In this sense, 10910 is a live recording of his previous album, Rasa,
done in one take in a single place. Armed solely with his voice, a
hurdy-gurdy (an ancient string instrument that’s been sort of a favorite
with experimental musicians for a while now) and a bodhrán (a small
Irish frame drum that seemed to have evolved from the tambourine in the
19th century), CHVE provides an entrancing base whose
raga-like qualities are undeniable, and which without any sort of modern
manipulation come to stand ‘naturally’ on their own: a drone music
based not so much upon the intersection of technology and Asian
spirituality but on more traditionally European folk forms.

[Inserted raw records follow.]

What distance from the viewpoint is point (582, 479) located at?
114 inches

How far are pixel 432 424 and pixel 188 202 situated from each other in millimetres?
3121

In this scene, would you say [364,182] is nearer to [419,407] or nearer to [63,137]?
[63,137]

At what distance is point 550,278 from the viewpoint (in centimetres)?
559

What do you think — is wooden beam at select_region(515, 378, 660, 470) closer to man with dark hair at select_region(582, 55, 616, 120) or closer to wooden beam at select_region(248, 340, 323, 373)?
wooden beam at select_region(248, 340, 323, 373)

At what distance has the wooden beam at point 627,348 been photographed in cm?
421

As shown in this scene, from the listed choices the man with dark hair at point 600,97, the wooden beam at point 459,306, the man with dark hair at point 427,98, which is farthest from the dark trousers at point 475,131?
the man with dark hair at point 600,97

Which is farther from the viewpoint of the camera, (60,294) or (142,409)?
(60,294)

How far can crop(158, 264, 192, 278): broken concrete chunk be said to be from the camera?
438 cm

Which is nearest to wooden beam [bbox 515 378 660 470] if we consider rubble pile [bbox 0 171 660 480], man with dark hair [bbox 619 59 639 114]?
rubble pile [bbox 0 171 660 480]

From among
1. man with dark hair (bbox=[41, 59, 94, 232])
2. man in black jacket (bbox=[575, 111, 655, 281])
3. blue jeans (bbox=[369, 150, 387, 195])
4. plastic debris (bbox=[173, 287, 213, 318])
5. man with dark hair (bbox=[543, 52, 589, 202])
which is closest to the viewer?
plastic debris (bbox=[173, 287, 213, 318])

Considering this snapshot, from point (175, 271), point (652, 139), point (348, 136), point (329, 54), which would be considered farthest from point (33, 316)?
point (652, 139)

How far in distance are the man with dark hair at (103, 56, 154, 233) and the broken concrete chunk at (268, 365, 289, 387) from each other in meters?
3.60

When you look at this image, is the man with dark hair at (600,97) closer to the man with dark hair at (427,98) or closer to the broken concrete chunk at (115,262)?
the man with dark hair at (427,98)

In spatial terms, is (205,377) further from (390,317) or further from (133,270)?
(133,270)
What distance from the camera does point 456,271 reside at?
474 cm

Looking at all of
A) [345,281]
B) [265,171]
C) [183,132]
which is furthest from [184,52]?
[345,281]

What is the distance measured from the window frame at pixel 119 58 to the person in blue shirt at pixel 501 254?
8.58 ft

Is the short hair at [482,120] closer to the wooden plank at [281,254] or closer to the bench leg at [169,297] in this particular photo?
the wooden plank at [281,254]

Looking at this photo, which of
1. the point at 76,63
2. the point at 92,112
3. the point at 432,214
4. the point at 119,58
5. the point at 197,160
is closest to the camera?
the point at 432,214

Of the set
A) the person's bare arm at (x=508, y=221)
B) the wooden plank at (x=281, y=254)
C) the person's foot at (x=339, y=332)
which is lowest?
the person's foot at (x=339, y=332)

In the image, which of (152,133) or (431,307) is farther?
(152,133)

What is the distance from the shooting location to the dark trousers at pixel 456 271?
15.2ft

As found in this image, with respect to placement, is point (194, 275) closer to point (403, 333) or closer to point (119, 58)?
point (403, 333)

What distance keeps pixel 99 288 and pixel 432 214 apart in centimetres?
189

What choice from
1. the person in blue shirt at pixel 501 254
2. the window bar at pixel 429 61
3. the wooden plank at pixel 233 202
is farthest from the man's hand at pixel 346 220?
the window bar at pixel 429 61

Leaving the intervention of technology in terms of recording process aside, 10910 could
be interpreted to be the extension of the commonplace idea of folk
music as being inherently closer to the everyday, its instruments
belonging to the domain of an unprofessional, naturalized skill that is
passed down in a tradition embodied by those who care to look backwards
and find value in the preservation of a living history. The artist’s
voice builds a profundity through echoes, a sense of space that in the
droning repetition of the hurdy-gurdy seems continually at a loss, its
singular tones stretching space and time into a line. The voice,
spectrally reminiscent of medieval chants, points at the orality of
that history, with the peculiarities of its development often coming to
oppose or at least contrast with the more archival, institutionalized
appreciations of the worth of a music or its instruments – everyone
knows what a violin is, but the same cannot be said for the hurdy-gurdy
or the bodhrán. The depth granted by the voice and its echo is both of
the present and the past, like a haunting in which a tradition once lost
(like that of the hurdy-gurdy, which by the end of the first half of
the 20th century was rare) suddenly and nightmarishly comes back to life in a time no longer properly its own.

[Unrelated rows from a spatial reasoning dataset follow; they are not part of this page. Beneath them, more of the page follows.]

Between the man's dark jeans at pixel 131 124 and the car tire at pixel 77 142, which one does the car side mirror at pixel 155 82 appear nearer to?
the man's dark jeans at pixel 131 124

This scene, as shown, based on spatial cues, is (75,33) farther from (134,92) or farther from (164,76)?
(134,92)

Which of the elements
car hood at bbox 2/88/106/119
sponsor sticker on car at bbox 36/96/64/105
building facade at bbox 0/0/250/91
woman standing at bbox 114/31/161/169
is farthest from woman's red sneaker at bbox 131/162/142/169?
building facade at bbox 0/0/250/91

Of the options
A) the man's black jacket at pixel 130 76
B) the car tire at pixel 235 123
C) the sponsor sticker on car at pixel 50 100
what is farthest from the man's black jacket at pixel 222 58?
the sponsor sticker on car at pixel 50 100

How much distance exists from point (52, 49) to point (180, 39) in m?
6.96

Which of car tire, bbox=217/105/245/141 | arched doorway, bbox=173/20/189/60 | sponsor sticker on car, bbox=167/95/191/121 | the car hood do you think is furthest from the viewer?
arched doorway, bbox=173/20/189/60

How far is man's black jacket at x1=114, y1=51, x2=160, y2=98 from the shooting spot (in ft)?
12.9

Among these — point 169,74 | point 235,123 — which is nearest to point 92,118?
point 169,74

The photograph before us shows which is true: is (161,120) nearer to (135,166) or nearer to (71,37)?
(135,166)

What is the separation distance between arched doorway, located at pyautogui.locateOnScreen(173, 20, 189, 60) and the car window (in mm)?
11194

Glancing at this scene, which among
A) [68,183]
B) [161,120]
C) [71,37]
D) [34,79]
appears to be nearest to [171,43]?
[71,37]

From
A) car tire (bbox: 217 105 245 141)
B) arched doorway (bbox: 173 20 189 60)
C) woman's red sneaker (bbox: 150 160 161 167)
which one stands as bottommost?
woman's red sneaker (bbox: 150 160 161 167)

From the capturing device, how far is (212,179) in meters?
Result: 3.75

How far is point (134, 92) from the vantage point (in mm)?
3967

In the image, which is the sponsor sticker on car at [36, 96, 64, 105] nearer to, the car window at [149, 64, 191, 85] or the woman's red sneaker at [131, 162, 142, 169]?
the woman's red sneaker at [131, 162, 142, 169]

Nature, in this form, is therefore not just a simplified rendition of
a clichéd idealism but a struggling echo that simultaneously fades and
resists disappearance: the relentless drumming and the brief and acute
hurdy-gurdy melody that arises at about half-way through the sole
26-minute track grant it with a solidity unmatched by the
voice. It is not the base drone what provides the music with a presence —
with its sheer, continual flatness – it is the interplay between the
melody, the drums, and the ghostly voice. This is our primitivism,
a folk music drone of loss and mourning in which the natural is
something to be ritually invoked so as to contemplate its disappearance
and not its permanence. Tread carefully, for each resonant tone is a
dream of a vastness once inherited.
(David Murrieta)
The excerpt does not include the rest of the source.